Autumn in Peking
- First edition
- Author: Boris Vian
- Original title: L'Automne à Pékin
- Translator: Paul Knobloch
- Language: French
- Publisher: Éditions du Scorpion
- Publication date: 1947
- Publication place: France
- Published in English: 2005
- Pages: 317

= Autumn in Peking =

1947 novel by Boris Vian

Autumn in Peking (L'Automne à Pékin) is a 1947 novel by the French writer Boris Vian.

==Background==
Autumn in Peking was written in 1946, a prolific year for Vian, in which he wrote three novels, L’ecume des jours (Froth on the Daydream), J'irai cracher sur vos tombes (I Spit on Your Graves) and L'Automne à Pékin (Autumn in Peking).

==Plot==
The novel's leading characters are Anne and Angel (both men) who are best friends. Angel, the central figure of the Autumn in Beijing, is also the husband and father of Clementine's children in L'Arrache-cœur. Rochelle is in love with and sleeps with Anne, while Angel is madly in love with her, a love sadly unreciprocated. James Sallis in his review in the Boston Globe describes a novel about an "expedition to build a railway in the desert of Exopotamie, populated with engineers, randy priests and hermits, lovelorn couples, and a physician obsessed with model airplanes, as well as by buses that feed on catfish bones, typewriters that shiver when uncovered, and bedclothes that climb affectionately back into place when thrown back, even a chair that falls ill and must be hospitalized.

==Publication==
Autumn in Peking was published by Jean d’Halluin's Éditions du Scorpion in 1947 with a second edition (revised by the author) at Éditions de Minuit in 1956 which had a drawing by Mose on the cover. It was reissued in 1963 and reprinted a number of times.

==Reception==
J. K. L. Scott describes Autumn in Peking as a narrative of disillusion set in the adult world, rooted in the absurdities of industrial society, and a story of hopeless love (much like Vian's preceding novel L’ecume des jours). Scott says it is connected with L’ecume des jours and indeed it shares some characters with that novel. It was the only one of Vian's serious novels to be republished in his lifetime. Its second publication by Jérome Lindon's Éditions de Minuit was on the recommendation of Alain Robbe-Grillet.

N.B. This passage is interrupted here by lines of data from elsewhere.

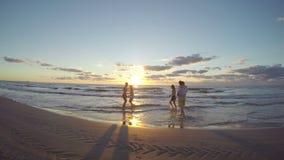 Gruppen av vänner som kör på sandigt, blöter stranden in mot havet och att reta sig i vattnet lager videofilmer
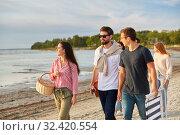 Купить «happy friends walking along summer beach», фото № 32420554, снято 31 августа 2019 г. (c) Syda Productions / Фотобанк Лори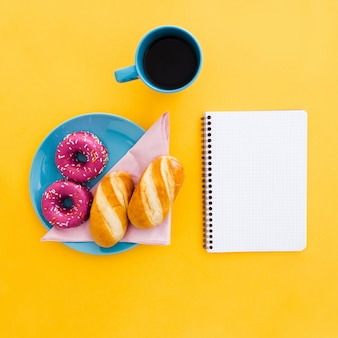 Hermoso desayuno con donas y taza de café con cuaderno en amarillo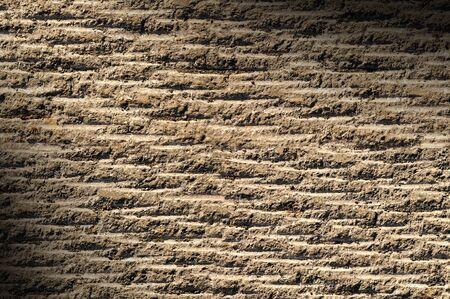 grooved: Grooved asphalt or rock surface texture  lit diagonally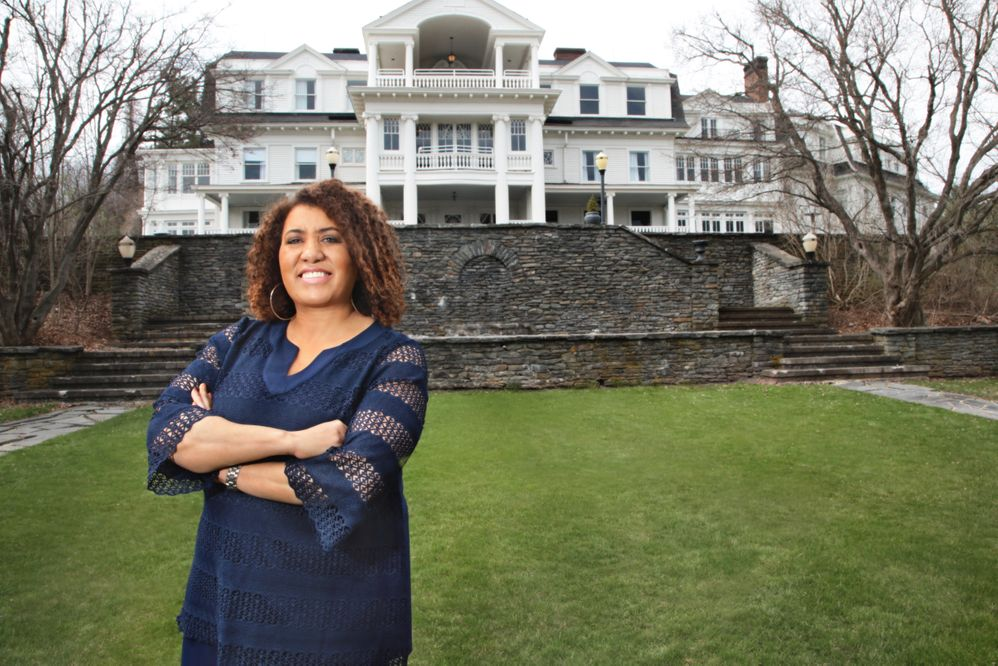 CEO Monique Greenwood on the grounds of Akwaaba's Mansion at Noble Lane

The French critic Bruno Maillé has described it as a surrealist novel, something the surrealists themselves refuted. However, Alistair Rolls in his study of intertextuality in four novels of Boris Vian argues the novel contains many surrealist elements and techniques. The Peking (or Beijing) of the title is not literal; if anywhere the location of the novel's main action is a “dream-desert” allowing Vian to play with visual extremes of searing light and heat as well as intense blackness and night. It takes place in an imaginary desert called Exopotamie where a train station and a railway line are under construction. Pestereaux argued that Peking was simply slang for Paris; an allegory of Paris post WW2 reconstruction and the insanity of its bureaucracy.

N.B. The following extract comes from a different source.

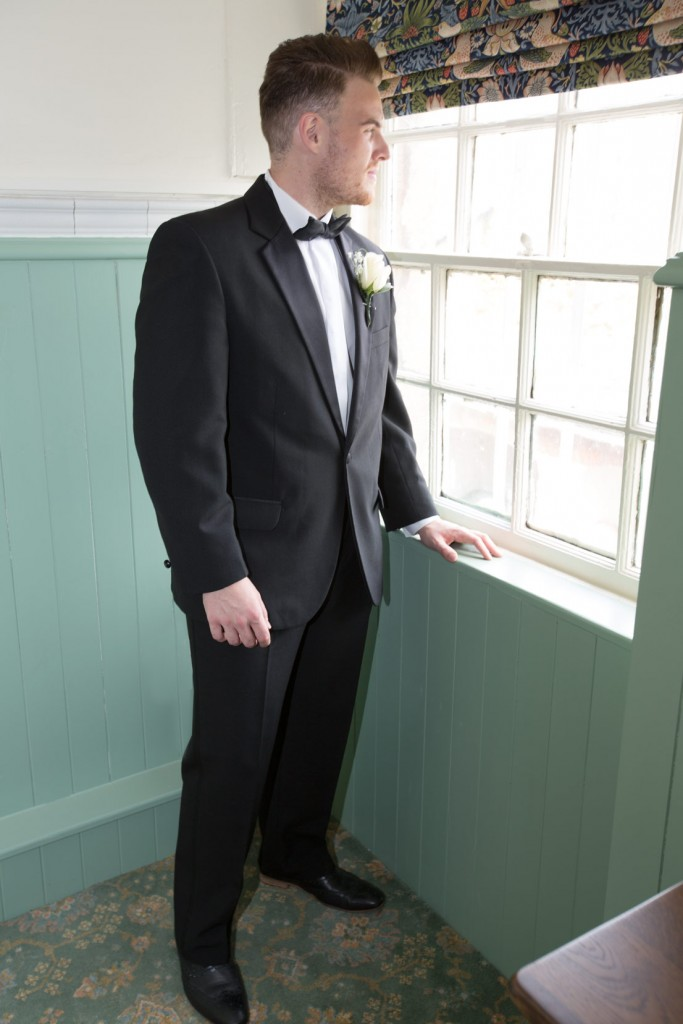 groom looking out of the butlers pantry at cannon hall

"L'Automne à Pékin could well become one of the classics of a literature which, after having exhausted with a uniformly accelerated movement all the nuances of the sinister, from Romanticism to Naturalism and from Socialism to Mysticism, notes all of a sudden that it winds up in the desert of Exopotamie; a literature where one is finally permitted to laugh!" - Alain Robbe-Grillet.

==Adaptation==
The novel was the basis for the 2017 comic book L'Automne à Pékin by Paul and Gaëtan Brizzi.